What this task involves.
Turn the lines of all the entries below into a numbered list, skipping blank lines. Leave the pictures out of your answer.

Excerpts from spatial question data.
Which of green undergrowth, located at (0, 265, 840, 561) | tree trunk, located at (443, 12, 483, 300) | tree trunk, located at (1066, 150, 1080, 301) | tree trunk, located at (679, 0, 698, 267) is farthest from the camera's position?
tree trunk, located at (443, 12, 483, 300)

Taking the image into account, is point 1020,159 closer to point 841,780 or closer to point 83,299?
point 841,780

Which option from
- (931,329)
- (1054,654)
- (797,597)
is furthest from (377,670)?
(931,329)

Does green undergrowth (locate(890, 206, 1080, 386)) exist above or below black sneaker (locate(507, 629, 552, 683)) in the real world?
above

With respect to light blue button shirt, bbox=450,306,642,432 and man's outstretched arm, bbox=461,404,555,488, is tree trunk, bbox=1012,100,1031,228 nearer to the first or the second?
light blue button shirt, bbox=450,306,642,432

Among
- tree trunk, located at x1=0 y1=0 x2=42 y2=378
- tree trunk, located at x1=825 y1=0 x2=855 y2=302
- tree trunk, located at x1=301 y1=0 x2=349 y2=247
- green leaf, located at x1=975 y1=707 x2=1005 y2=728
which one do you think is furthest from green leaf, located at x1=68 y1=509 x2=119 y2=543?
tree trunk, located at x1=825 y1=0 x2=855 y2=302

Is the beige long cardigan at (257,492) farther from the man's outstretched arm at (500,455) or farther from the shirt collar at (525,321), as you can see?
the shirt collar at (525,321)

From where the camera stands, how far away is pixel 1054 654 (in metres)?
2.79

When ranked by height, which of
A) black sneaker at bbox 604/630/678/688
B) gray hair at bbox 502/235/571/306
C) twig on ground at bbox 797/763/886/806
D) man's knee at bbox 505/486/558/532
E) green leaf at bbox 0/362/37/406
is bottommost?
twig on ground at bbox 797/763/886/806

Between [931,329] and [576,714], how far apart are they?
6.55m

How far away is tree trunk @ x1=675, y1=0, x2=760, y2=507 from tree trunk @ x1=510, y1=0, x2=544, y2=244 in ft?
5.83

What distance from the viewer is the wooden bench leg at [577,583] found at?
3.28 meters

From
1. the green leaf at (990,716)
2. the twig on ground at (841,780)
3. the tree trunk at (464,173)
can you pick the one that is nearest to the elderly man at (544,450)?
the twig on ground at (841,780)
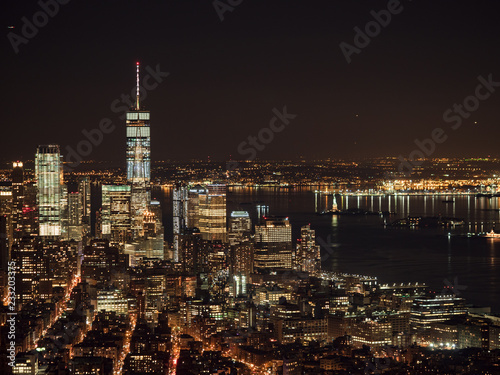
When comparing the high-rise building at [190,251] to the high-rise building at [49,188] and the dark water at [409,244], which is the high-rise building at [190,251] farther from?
the high-rise building at [49,188]

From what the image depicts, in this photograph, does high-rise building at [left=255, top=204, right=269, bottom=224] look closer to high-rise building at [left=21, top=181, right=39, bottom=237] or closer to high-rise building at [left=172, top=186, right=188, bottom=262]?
high-rise building at [left=172, top=186, right=188, bottom=262]

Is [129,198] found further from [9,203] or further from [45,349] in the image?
[45,349]

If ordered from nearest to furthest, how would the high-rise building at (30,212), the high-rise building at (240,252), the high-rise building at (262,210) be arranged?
the high-rise building at (240,252) < the high-rise building at (30,212) < the high-rise building at (262,210)

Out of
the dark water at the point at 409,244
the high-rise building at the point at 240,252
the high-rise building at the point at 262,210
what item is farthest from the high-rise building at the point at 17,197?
the high-rise building at the point at 262,210

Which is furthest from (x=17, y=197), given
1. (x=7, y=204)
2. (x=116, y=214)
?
(x=116, y=214)

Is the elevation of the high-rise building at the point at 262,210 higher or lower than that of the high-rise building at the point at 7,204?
lower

Result.
1. Which of green undergrowth, located at (0, 265, 840, 561) | tree trunk, located at (443, 12, 483, 300) | tree trunk, located at (1066, 150, 1080, 301) | tree trunk, located at (679, 0, 698, 267) is farthest from the camera's position?
2. tree trunk, located at (443, 12, 483, 300)
3. Taking the image into account, is point 1020,159 closer to point 841,780 or closer to point 83,299?
4. point 841,780
5. Which option from
6. - (931,329)
7. - (1054,654)
8. - (797,597)
9. is furthest from (377,670)?
10. (931,329)
11. Does green undergrowth (locate(890, 206, 1080, 386)) exist above or below black sneaker (locate(507, 629, 552, 683)) in the real world?
12. above
13. With respect to light blue button shirt, bbox=450,306,642,432 and man's outstretched arm, bbox=461,404,555,488, is tree trunk, bbox=1012,100,1031,228 nearer to the first or the second?
14. light blue button shirt, bbox=450,306,642,432
15. Among
16. - tree trunk, located at x1=0 y1=0 x2=42 y2=378
17. - tree trunk, located at x1=825 y1=0 x2=855 y2=302
18. - tree trunk, located at x1=301 y1=0 x2=349 y2=247
19. - green leaf, located at x1=975 y1=707 x2=1005 y2=728
20. which one do you think is furthest from green leaf, located at x1=68 y1=509 x2=119 y2=543?
21. tree trunk, located at x1=825 y1=0 x2=855 y2=302
22. Is the beige long cardigan at (257,492) farther from the man's outstretched arm at (500,455) or farther from the shirt collar at (525,321), as you can see?
23. the shirt collar at (525,321)
24. From where the camera stands, how far away is pixel 1054 654 (in metres)?
25. 2.79
26. When ranked by height, which of
27. A) black sneaker at bbox 604/630/678/688
28. B) gray hair at bbox 502/235/571/306
29. C) twig on ground at bbox 797/763/886/806
30. D) man's knee at bbox 505/486/558/532
31. E) green leaf at bbox 0/362/37/406
32. is bottommost?
33. twig on ground at bbox 797/763/886/806
34. Between [931,329] and [576,714], how far apart are they?
35. 6.55m
36. How far away is tree trunk @ x1=675, y1=0, x2=760, y2=507 from tree trunk @ x1=510, y1=0, x2=544, y2=244 in ft?
37. 5.83
38. What distance from the viewer is the wooden bench leg at [577,583] found at?
39. 3.28 meters
40. From
41. 1. the green leaf at (990,716)
42. 2. the twig on ground at (841,780)
43. 3. the tree trunk at (464,173)
44. can you pick the one that is nearest to the elderly man at (544,450)?
45. the twig on ground at (841,780)
46. When comparing the high-rise building at [190,251] to the high-rise building at [49,188] and the dark water at [409,244], which is the high-rise building at [190,251] farther from?
47. the high-rise building at [49,188]
48. From what the image depicts, in this photograph, does high-rise building at [left=255, top=204, right=269, bottom=224] look closer to high-rise building at [left=21, top=181, right=39, bottom=237] or closer to high-rise building at [left=172, top=186, right=188, bottom=262]?
49. high-rise building at [left=172, top=186, right=188, bottom=262]
50. Is [129,198] found further from [9,203] or further from [45,349] in the image?
51. [45,349]
52. If ordered from nearest to furthest, how would the high-rise building at (30,212), the high-rise building at (240,252), the high-rise building at (262,210) be arranged?
53. the high-rise building at (240,252) < the high-rise building at (30,212) < the high-rise building at (262,210)
54. Out of
55. the dark water at the point at 409,244
56. the high-rise building at the point at 240,252
57. the high-rise building at the point at 262,210
58. what item is farthest from the high-rise building at the point at 17,197?
59. the high-rise building at the point at 262,210
60. Which is furthest from (x=17, y=197), given
61. 1. (x=7, y=204)
62. 2. (x=116, y=214)
63. ?
64. (x=116, y=214)
65. Is the elevation of the high-rise building at the point at 262,210 higher or lower than that of the high-rise building at the point at 7,204?
66. lower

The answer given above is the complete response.